* Aplicar a leitura *
**A.** Responda a estas perguntas com base no excerto:
(i) Que artigo do Código Civil é invocado para caracterizar o caso como erro na declaração?
(ii) Que relação de parentesco existe entre as Recorrentes e o Insolvente?
(iii) Qual é a data do acórdão do Supremo Tribunal de Justiça citado?
**B.** Prossiga o excerto sobre o erro na declaração no contrato de mútuo a partir do ponto em que termina.

* Excerto *
10. Ora, a própria atuação das Requerentes aponta nesse sentido, desde logo por terem diretamente manifestado a vontade de adquirir a quota-parte do mutuário insolvente e, desse modo, mantendo o integral cumprimento do contrato, pelo que as Recorrentes agiram conforme a interpretação normativa e a perceção que as mesmas fizeram da cláusula contratual em causa o que, verificando-se agora que tinha um sentido diverso daquele que as mesmas acharam ter declarado, mais não podemos concluir de que se trata de um caso de Erro na Declaração, conforme exposto no artigo 247.º do C.C..
11. Na verdade, somente agora as Recorrentes tiveram pleno conhecimento das consequências nefastas que a cláusula contratual em causa trouxe às mesmas – tal como foi interpretada pelo douto Tribunal recorrido.
12. Ora, o erro na declaração existe quando, não intencionalmente –a vontade declarada não corresponde a uma vontade real do autor, existente, mas de sentido diverso, daí derivando um erro que faz faltar no autor do ato a consciência do seu significado objetivo, provocando uma discrepância entre este e a ideia que ele dele faz, tal como exposto no douto acórdão do Supremo Tribunal de Justiça datado de 15.05.2012.
13. Efetivamente, se as Recorrente tivessem pleno conhecimento de que a cláusula 16.º do contrato de mútuo pressupunha que a insolvência ou outra situação semelhante quanto a um dos mutuários acarretaria a resolução do referido contrato e o direito de exigir o cumprimento integral da obrigação a qualquer um dos restantes mutuários, nunca as Recorrentes tinham assinado o contrato sem mais, nem mantido a cláusula nos termos expostos.
14. Acresce que, aquando das negociações junto da entidade bancária recorrida, as Recorrentes e Insolvente várias vezes salientaram que pretendiam que o contrato fosse mantido em quotas-partes, desde logo porque são irmãos entre si e cada um responsabilizar-se-ia pela respectiva quota-parte, caso houvesse algum contratempo que pusesse em causa o contrato.
15. Assim, as Recorrentes entenderam que a cláusula ora em crise exprimia a vontade real das mesmas - sendo que agora verificam que esse não foi o caso – tendo atuado conformemente, em particular pretendendo adquirir a quota-parte do irmão insolvente, quer através de uma reestruturação do crédito integral quer através do aumento das garantias creditícias sobre o referido contrato, pelo que, face ao exposto deve ser o contrato de mútuo em causa declarado anulado na parte que se encontra viciado, nos termos do disposto nos artigos 292.º e 247.º do C.C.
16. Sem prescindir, e no que diz respeito à primeira das questões essenciais trazidas à colação pelas Recorrentes, entendeu o douto Tribunal recorrido que a não verificação da solidariedade da dívida levaria a que os restantes codevedores ficariam libertos da sua restituição e que essa limitação colocaria em causa o direito do credor em exigir o reembolso integral da dívida, aplicando os termos do artigo 237.º, 2.ª parte do C.C., ou seja, em caso de dúvida quanto à declaração negocial, a solução quanto ao equilíbrio das prestações é favorável, sem mais, ao credor.

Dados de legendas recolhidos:

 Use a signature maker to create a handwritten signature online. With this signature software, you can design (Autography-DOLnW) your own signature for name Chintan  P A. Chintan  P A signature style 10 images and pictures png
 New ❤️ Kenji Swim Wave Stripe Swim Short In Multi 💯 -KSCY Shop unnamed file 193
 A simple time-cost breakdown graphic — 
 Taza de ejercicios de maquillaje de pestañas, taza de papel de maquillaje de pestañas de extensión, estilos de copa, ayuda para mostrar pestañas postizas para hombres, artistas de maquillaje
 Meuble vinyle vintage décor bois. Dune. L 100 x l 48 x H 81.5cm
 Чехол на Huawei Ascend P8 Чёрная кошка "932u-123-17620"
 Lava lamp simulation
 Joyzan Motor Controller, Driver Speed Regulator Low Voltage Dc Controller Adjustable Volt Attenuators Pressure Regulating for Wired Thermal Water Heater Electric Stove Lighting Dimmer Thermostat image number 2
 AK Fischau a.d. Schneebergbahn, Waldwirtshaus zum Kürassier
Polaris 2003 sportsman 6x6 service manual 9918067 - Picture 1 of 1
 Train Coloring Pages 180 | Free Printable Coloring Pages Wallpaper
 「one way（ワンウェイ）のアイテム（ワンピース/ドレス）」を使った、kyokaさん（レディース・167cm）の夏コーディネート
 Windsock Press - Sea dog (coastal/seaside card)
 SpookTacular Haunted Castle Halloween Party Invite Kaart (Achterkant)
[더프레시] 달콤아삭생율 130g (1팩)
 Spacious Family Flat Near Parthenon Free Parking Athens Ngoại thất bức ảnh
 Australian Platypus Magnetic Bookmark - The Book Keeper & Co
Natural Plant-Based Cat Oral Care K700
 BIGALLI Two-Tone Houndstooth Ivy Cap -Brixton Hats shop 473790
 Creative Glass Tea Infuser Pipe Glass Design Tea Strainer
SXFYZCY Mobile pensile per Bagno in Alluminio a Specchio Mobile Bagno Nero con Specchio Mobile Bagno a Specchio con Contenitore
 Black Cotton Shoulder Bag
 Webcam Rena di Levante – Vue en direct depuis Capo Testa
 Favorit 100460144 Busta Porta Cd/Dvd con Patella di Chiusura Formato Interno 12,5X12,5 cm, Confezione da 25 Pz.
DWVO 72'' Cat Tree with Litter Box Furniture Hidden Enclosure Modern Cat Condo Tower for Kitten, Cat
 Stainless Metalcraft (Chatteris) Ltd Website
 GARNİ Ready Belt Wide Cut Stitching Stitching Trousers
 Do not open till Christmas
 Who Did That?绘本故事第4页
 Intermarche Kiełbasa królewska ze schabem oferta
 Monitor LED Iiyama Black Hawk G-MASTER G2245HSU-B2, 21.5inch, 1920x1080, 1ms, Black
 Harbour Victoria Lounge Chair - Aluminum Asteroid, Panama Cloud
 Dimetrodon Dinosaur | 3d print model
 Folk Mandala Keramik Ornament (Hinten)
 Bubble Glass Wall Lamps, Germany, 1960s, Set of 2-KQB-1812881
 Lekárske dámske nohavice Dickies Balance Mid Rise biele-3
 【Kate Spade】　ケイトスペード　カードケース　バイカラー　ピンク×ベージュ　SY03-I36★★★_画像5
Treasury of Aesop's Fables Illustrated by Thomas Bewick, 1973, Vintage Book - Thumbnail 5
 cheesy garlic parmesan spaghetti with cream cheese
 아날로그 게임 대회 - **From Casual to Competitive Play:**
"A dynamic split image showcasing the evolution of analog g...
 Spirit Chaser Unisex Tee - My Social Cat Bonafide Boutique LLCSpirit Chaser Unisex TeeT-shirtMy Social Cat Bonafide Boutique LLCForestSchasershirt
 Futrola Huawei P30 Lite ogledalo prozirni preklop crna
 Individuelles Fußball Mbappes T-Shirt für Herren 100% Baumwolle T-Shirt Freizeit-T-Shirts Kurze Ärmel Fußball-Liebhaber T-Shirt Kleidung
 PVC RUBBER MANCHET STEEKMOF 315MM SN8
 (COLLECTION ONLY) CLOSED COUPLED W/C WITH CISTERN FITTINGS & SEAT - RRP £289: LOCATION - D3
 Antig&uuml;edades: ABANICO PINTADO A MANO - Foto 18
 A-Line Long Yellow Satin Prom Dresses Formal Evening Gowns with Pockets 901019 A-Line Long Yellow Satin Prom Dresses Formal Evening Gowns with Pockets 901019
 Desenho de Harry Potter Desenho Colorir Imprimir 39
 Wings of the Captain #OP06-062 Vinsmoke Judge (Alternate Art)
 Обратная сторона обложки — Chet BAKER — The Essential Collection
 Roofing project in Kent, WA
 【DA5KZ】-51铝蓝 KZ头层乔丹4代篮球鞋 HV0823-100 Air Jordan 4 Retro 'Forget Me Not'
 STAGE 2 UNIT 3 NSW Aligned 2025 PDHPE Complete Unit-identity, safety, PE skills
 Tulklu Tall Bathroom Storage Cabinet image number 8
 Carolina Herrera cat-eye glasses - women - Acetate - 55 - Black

* Lista de respostas *
**A.**
(i) O artigo 247.º do Código Civil.
(ii) São irmãos entre si.
(iii) 15.05.2012.

**B.**
17. Todavia, o douto Tribunal a quo olvidou outro critério para interpretar a vontade negocial das partes, em especial a boa-fé, tal como se encontra exarado no artigo 239.º C.C., pelo que desde logo o tribunal recorrido devia ter tido em conta esse critério na avaliação das vontades negociais em crise, em especial face à prova efetuada nos autos, nomeadamente a vontade das Recorrentes em manter o cumprimento prestacional – que somente não prosseguiu porque a Recorrida impediu que as Recorrentes continuassem com os pagamentos mensais através do bloqueio da conta bancária associada -, bem como as diversas tentativas de reestruturar o crédito – ainda que através do aumento das garantias a título pessoal – e, por outro lado, a total ausência de resposta por parte da Recorrida às solicitações e soluções apresentadas, a boa-fé levaria, em concreto, a uma solução diferente daquela exarada no despacho-sentença agora em apreço.
18. Na verdade, o sentido da declaração que conduzir ao maior equilíbrio das prestações não pode esbarrar somente porque um dos codevedores não é solvente, pois que ainda restam outros codevedores, que demonstraram poder manter o crédito e a garantias bancárias oferecidas à Recorrida, pelo que é desprovido de sentido jurídico o entendimento exposto de que a não solidariedade da dívida diminui o direito creditício da Recorrida, pois que não somente o crédito encontrava-se garantido por outros codevedores, bem como foi demonstrado à recorrida, não somente a manutenção real do crédito – pela manutenção do pagamento das prestações mensais do mútuo – mas também a possibilidade de aumentar as respetivas garantias bancárias, através de fianças, avais pessoais, adjudicação da quota-parte do insolvente pelas restantes codevedoras, entre outras possibilidades bancárias.
19. Como tal, o maior equilíbrio das prestações deveria ser, antes de mais, aquele que fosse menos oneroso para as partes, com base num princípio de boa-fé, pois que – até ao momento – somente as Recorrentes foram prejudicadas – pessoal, emocional e financeiramente – com a insolvência do codevedor, sendo que a Recorrida mantém todas as garantias bancárias, mantém a plena restituição do seu crédito.
20. Ademais, tal como sempre exposto pelas Recorrentes ao longo da sua Oposição à Execução e nas presentes alegações recursórias, o pretendido era que lhe fossem dadas outras vias de cumprimento desse mútuo menos onerosas que a actual execução, sendo certo que se encontra provado nos autos, pelas cartas enviadas pelas Recorrentes à Recorrida, que estas encetaram diversos contactos junto do balcão da Exequente em Bragança e com o respetivo Departamento de Contencioso, no sentido de renegociar os créditos em causa; as Executadas continuaram a liquidar, via cheque, as prestações mensais contratadas, sabendo que os mesmos eram descontados para liquidação do capital em dívida, pelo que os contratos não se encontravam em dívida na data da Insolvência, como assim se mantiveram durante toda a fase de negociação posterior.
21. Do mesmo modo, foi a Recorrida que impediu que os contratos fossem liquidados através do bloqueio da conta em virtude da insolvência, pelo que o incumprimento é apenas e só imputável à Recorrida credora.
22. Efetivamente, no que à mora creditoris diz respeito, o douto Tribunal recorrido entendeu que a entidade bancária não impossibilitou o cumprimento, pois que o bloqueio da conta bancária é consequência direta e necessária da insolvência.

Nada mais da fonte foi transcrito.